Узнав, что Толстой дворянских кровей, я усмотрел в этом факте тотальный подвох. Я перечитал все его книги, раскопал воспоминания современников о нём и более всего я обратил внимание на помин Вересаева о графе: «Уезжал я от Льва Николаевича с таким чувством, будто встретил одинокое голое дерево в январе, искусственно покрытое серебряным инеем».
Впоследствии вслед за полными собраниями сочинений Толстого и Достоевского несколько лет я штудировал Лескова, Бунина, Платонова, Набокова. Если Толстой призывал к смирению, то Достоевский вызывал истерические слёзы. Лесков вязал основательно, но нет-нет местами подобострастничал. Бунин нежничал и грустил. Платонов гомерически хохотал. Набоков был равнодушен, но и не обременял моралью. В текстах Булгакова не хватало определенности. Никто не излагал ясно. Уже тогда у меня сложилось впечатление, что все они знали истину. Они, в общем-то, были художниками, и говорить напрямки их ничто не обязывало. Складывалось впечатление, что истина известна многим, но только о ней не принято было говорить. Как будто стоило ей прозвучать, тут же стерли бы источник, а потом и всех слышавших. Мокрое место оставили бы.
По-видимому, будучи под влиянием художественной литературы я научился держать мысли при себе и не делиться ими ни с кем.

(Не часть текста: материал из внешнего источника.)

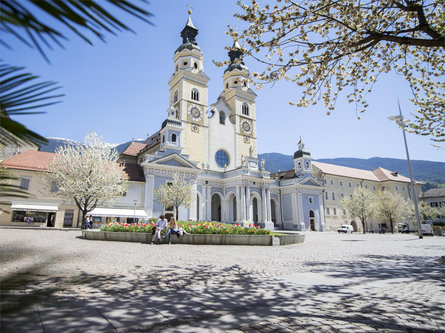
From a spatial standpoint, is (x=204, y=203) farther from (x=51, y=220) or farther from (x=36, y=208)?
(x=36, y=208)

Мне хотелось убедиться в том, что я действительно не параноик и не сумасшедший, и что сложившаяся картина в моей голове – не просто игра воображения.
Деревенские…
Бывало, я ездил с соседскими мальчишками купаться. Я старался реже с ними пересекаться. Мать спросила меня, почему я не общаюсь со сверстниками. Я ответил ей, что не понимаю их. Мать сказала: «Ты ненормальный, поэтому с тобой никто не может и не хочет дружить, и в школе у тебя всё неладно».
Река полукругом огибала наше село. Купались мы долго, по многу часов. Мальчишки топили сначала друг друга, как бы выясняя, кто сильнее и, наконец, выяснив, топили самого слабого, забавы ради. Частенько происходили стычки, драки. Но не было между ними: «Подай!», «Принеси!», «Это мой песок!», «Мой бережок!», «Моя улица!». Они могли отнять что-нибудь друг у дружки или задавить физически, но никто никем не помыкал. За любое дело первым брался самый сильный, потом подтягивались остальные.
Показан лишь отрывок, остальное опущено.